The mysterious door at 6763 Hollywood Boulevard, a well preserved, two-story Classic Revival building. In the twenties, the Montmartre Café, a popular nightclub, was up on the second floor, and next door was the Embassy Club, a fashionable private club that catered to Hollywood's elite back then. It's all locked up now. Those days are long gone. The star in the sidewalk there, in the Walk of Fame, reads Jascha Heifetz.
Jascha Heifetz (1901-1987) was, they say, the greatest violinist of the 20th Century. So he gets his star in the sidewalk in Hollywood.
Heifetz was born in Vilna in Lithuania, then a part of Russia. But he's really a local.

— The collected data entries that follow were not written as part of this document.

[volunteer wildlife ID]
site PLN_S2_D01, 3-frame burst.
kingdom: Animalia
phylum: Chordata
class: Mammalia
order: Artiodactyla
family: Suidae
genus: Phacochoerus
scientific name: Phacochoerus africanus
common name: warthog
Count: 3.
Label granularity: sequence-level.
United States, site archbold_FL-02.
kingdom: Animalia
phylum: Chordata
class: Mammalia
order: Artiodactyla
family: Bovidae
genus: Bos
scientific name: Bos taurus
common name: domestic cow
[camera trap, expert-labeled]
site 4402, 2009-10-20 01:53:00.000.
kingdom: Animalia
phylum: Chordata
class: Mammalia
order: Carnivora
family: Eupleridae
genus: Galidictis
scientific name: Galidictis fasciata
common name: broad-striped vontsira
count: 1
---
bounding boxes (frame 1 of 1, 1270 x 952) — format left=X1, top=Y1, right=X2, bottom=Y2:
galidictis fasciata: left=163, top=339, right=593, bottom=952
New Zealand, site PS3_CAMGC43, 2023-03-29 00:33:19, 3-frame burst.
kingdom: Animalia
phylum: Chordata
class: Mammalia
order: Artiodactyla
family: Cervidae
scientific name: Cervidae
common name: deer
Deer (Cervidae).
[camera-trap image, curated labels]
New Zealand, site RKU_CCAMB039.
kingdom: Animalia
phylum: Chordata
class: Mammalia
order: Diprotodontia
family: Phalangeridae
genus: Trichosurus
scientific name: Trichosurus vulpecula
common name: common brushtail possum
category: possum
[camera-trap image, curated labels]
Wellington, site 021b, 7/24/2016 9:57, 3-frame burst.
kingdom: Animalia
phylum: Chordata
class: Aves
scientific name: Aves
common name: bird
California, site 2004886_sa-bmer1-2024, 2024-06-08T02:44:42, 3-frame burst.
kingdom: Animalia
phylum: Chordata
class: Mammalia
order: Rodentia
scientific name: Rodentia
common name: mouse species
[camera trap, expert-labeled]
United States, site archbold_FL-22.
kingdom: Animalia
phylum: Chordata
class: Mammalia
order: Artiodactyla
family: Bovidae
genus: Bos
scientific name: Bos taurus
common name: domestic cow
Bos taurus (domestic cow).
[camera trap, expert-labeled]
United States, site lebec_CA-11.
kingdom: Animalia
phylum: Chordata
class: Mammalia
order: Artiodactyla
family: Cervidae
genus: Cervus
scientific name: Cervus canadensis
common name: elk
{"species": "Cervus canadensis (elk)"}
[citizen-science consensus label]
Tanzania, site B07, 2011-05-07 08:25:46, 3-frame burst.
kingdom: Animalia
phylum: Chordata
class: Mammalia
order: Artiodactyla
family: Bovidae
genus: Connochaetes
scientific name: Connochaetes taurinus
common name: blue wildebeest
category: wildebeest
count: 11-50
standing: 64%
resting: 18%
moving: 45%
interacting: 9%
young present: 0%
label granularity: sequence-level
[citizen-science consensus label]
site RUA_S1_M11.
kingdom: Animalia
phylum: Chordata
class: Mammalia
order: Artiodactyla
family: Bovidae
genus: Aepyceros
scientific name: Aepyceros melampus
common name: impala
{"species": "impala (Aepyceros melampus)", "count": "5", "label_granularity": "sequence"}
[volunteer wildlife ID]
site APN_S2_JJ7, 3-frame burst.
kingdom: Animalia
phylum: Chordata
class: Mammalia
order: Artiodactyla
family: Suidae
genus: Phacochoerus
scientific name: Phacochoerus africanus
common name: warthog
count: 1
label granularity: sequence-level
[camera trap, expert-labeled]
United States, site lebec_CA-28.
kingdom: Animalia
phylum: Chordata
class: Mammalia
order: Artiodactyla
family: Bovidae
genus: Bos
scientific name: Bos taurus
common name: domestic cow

Yeah, when he was twelve he met Fritz Kreisler for the first time in a Berlin private home with all the big gun violinists of the day, and the story goes that when Kreisler finished accompanying Heifetz at the piano (the Mendelssohn Concerto), Kreisler said to them all, "Now we can all break our fiddles across our knees." And there was the first time Heifetz played in the United States - October 27, 1917, Carnegie Hall. Violinist Mischa Elman in the audience complained - "Phew, it's hot in here." Leopold Godowsky, in the next seat, smiled and said "not for pianists." Heifetz became an American citizen in 1925 and ended up out here. When he told Harpo Marx (a great admirer) that he had been earning his living as a musician since the age of seven, Harpo quipped, "and I suppose before that you were just a bum." Harpo Marx did speak, after all. Hollywood in its Golden Age must have been a strange place.